Per migliorare il nostro sito, la tua esperienza di navigazione e la fruizione pubblicitaria questo sito web utilizza i cookies.


News AdHoc Genova S.r.l.

COMUNICAZIONE IMPORTANTE
Rischio Virus: Cryptolocker in crescita

cryptolocker

 

 

AdHoc Genova S.r.l. segnala che sta tornando in attività il virus molto pericoloso denominato Cryptolocker che potrebbe mettere in pericolo i dati aziendali

 

Di cosa si tratta 

Cryptolocker è un cavallo di troia comparso nel tardo 2013 e consiste nel criptare i dati del computer attaccato ed eventuali cartelle condivise in rete.
Per la decrittazione viene richiesto un pagamento che si aggira intorno ai 300$.
Esistono delle varianti di questo antivirus: Cryptowall e Cryptodefense sono stati scoperti nel Giugno 2014; nell'Agosto del 2014 è uscita la nuova variante (TorrentLocker) e nella seconda metà di Ottobre è uscita un'ulteriore evoluzione che ha colpito principalmente gli enti pubblici.

Come si evince da questa evoluzione, si tratta di un virus particolarmente mutevole.
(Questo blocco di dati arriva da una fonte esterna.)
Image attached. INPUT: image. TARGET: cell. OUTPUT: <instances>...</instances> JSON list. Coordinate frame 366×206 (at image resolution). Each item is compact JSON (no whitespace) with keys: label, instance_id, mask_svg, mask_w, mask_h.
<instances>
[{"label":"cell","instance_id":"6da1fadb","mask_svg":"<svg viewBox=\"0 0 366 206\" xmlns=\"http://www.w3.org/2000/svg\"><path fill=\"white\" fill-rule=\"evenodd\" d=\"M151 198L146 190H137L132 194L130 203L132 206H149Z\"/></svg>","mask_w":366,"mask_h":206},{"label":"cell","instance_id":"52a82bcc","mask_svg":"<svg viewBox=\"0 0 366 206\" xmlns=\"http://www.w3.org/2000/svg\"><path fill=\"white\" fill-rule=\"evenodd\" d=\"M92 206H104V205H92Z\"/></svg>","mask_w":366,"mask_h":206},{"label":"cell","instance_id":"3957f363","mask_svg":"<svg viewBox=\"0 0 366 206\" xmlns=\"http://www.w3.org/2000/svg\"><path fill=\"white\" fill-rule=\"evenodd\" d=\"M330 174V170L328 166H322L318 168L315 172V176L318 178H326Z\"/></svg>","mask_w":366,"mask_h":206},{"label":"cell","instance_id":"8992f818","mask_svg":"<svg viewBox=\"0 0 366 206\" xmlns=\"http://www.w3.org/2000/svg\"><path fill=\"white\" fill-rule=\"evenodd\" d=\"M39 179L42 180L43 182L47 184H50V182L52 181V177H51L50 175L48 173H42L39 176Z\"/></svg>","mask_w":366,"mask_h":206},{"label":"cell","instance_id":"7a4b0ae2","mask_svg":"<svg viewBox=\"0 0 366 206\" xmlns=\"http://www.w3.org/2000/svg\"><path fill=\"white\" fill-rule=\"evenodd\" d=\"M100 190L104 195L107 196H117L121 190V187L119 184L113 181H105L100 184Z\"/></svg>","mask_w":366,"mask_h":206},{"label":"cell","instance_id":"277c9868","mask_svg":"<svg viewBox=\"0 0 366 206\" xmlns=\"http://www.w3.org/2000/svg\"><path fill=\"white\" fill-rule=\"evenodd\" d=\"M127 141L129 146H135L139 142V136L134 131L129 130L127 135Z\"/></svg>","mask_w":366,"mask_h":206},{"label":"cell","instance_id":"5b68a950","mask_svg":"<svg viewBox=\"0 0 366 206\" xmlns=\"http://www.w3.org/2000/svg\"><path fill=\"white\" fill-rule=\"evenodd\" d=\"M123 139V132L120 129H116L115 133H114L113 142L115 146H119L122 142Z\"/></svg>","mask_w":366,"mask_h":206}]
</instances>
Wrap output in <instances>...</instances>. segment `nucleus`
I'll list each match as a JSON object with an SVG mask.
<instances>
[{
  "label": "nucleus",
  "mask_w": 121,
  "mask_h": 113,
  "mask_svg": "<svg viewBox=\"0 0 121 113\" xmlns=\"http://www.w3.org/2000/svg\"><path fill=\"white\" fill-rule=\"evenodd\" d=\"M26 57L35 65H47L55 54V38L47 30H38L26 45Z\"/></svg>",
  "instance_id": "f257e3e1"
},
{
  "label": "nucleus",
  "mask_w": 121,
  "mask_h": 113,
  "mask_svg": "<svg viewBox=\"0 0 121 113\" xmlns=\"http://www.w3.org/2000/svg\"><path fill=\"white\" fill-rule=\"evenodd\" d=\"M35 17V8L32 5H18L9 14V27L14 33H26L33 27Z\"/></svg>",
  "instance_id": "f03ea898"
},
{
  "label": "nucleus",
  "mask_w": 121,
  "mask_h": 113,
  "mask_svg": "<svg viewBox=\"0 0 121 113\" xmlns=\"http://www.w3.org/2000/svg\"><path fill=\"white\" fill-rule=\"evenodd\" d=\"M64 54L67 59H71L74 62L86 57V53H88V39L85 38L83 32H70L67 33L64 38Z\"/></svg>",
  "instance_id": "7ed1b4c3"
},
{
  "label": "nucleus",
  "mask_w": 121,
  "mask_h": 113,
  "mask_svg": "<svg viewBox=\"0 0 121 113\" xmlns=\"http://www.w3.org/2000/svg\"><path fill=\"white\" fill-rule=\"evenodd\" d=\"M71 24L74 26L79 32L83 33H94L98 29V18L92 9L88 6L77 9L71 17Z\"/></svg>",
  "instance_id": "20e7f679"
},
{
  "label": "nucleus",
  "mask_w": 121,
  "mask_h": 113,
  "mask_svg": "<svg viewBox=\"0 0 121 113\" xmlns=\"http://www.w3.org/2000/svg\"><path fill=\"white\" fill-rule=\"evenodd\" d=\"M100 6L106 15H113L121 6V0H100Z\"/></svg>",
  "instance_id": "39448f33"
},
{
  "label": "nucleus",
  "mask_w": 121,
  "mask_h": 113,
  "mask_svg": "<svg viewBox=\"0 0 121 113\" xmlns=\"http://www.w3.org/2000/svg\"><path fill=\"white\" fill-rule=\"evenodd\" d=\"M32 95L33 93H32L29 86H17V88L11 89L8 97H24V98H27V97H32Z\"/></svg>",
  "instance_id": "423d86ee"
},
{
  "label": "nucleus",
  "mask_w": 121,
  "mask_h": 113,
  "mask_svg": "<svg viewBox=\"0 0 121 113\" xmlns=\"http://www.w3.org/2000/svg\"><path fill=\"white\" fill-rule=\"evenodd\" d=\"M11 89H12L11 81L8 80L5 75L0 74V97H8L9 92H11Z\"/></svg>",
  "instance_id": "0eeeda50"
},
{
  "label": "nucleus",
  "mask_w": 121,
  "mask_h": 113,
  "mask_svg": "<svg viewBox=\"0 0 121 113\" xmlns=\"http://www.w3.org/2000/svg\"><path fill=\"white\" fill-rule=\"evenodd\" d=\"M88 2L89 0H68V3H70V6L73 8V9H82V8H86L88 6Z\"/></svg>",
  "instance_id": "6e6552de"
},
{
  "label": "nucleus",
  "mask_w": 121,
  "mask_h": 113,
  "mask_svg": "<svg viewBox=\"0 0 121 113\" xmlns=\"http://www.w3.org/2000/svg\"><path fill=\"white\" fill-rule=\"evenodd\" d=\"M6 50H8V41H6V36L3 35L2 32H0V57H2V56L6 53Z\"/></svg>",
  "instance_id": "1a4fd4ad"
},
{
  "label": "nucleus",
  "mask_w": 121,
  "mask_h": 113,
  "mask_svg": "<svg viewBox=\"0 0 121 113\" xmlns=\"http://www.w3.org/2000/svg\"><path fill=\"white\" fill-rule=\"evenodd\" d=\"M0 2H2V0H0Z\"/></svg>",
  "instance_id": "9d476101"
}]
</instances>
Questa sua caratteristica lo rende estremamente pericolo e difficile da individuare da parte dei normali antivirus.


Di cosa si tratta

Il funzionamento di questo virus è molto semplice: arriva attraverso la posta elettronica, sotto forma di email apparentemente innocue, con allegati che, ad occhio poco esperto, possono sembrare leciti.
 

Come agisce

Una volta aperto il file infetto, il virus si installa sul client (e sulle cartelle condivise in rete), e in modalità completamente silenziosa comincia a criptare tutti i dati che trova. I file interessati sono di documenti di office, PDF, files di Autocad, immagini, database e altro ancora.

Questo virus ha lo scopo di criptare i dati dell'utente e quindi non si avrà alcuna percezione della sua presenza fino a quando non si cercherà di aprire un file criptato. A quel punto verrà visualizzata una "richiesta di riscatto".

La rimozione del virus servirà soltanto ad evitare che possa criptare altri documenti, i dati già criptati rimarranno tali e quindi inutilizzabili.

Non vi è alcuna garanzia, inoltre, che pagando sia possibile recuperare i dati criptati.
 

Prevenzione

  • Avere un software antivirus aggiornato e funzionante.
  • L'utente deve essere particolarmente accorto nell'aprire allegati di posta di cui non si è certi del contenuto.
  • Tenere presente che raramente corrieri, banche ed altri soggetti inviano documenti in allegato, spesso hanno un portale che permette di scaricare i documenti di vostra pertinenza.
  • Eseguire in modo puntuale ed accurato i backup (possibilmente su un disco esterno al server stesso).

 

In caso di infezione

Nella malaugurata ipotesi in cui il computer si sia infettato, la prima cosa da fare è isolalo dalla rete scollegando il cavo o spegnendo la rete Wifi.
Successivamente sarà necessario eseguire una scansione completa con un antivirus aggiornato e contattare un tecnico sistemista specializzato.


Alla luce di quanto esposto risulta evidente l'importanza dei backup: è l'unico sistema che dia una garanzia di recupero dei dati compromessi.

E' altrettanto evidente, quindi, che la procedura di backup deve essere monitorata e sicura, e che la destinazione delle copie deve essere mantenuta in sicurezza e isolata da possibili attacchi del virus.
Non devono, quindi, risiedere all'interno dello stesso computer.